The commercial real estate industry, for example, is hungry for IT products and services—and knowledgeable channel partners to provide them. Scott Metro, a partner in the real estate technology practice at consulting firm PricewaterhouseCoopers in Boston, says there are plenty of very small companies that are running commercial real estate portfolios with no permanent IT staff. “There’s an opportunity for smaller integrators to implement solutions and then continue to provide support,” Metro says. “There are many small real estate companies that have billions of dollars in investments that rely on an IT person who comes in one day a week.”
Typically, the primary responsibilities of these once-aweek IT contractors are to make sure all the wires are plugged in and the email server works. “What we see in many of these contractors is a focus on networking, rather than on the applications that can help run and grow the business specific to the needs of the industry,” Metro adds.
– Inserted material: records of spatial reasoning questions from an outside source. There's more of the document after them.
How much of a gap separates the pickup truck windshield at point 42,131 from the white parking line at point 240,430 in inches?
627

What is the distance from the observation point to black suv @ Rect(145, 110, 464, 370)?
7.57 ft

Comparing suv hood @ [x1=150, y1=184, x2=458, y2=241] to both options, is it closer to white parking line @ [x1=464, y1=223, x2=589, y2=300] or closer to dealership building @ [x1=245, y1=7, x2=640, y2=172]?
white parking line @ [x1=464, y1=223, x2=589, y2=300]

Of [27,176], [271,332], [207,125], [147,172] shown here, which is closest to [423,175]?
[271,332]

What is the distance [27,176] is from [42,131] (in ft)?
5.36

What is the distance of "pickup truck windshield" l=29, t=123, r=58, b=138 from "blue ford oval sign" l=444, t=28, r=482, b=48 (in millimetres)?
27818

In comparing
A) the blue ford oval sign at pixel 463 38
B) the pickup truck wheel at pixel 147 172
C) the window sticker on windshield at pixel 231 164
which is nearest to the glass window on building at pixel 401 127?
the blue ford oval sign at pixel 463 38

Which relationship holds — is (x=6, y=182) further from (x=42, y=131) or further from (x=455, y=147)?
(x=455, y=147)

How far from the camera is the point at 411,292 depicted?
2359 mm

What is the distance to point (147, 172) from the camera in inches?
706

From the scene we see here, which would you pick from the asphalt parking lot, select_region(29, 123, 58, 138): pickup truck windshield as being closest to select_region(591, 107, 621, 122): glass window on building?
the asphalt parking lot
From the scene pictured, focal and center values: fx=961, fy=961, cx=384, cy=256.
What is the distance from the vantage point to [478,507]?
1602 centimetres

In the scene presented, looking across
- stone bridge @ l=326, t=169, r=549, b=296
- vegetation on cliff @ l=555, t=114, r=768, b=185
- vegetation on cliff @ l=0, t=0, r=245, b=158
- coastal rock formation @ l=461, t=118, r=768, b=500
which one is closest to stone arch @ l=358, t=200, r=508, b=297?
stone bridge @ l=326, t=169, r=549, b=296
What small real estate firms need are people who have a deep knowledge of vertical applications.
Even small real estate companies must collect, consolidate, report, and analyze significant amounts of asset-related information. According to Metro, the vertical applications that dominate the market are property management systems and portfolio management software that facilitate the reporting of real estate data and the modeling of portfolio returns, respectively.
Yardi Systems Inc. of Santa Barbara, Calif., and Intuit Inc. of Mountain View, Calif., offer property management suites for a number of real estate markets. New York City-based AssetEye Inc. provides portfolio management software that Metro describes as a ready-made data warehouse that requires little customization. “Many of these packages will meet 80 percent of the needs of the typical real estate company,” Metro says.